[Opening Input section]

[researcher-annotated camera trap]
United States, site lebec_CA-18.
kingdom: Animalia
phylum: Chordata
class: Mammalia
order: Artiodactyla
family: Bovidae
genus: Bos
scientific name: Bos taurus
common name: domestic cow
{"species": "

[Closing Input section]

Problem description - Print out each record above exactly, with nothing omitted.

Output -
[researcher-annotated camera trap]
United States, site lebec_CA-18.
kingdom: Animalia
phylum: Chordata
class: Mammalia
order: Artiodactyla
family: Bovidae
genus: Bos
scientific name: Bos taurus
common name: domestic cow
{"species": "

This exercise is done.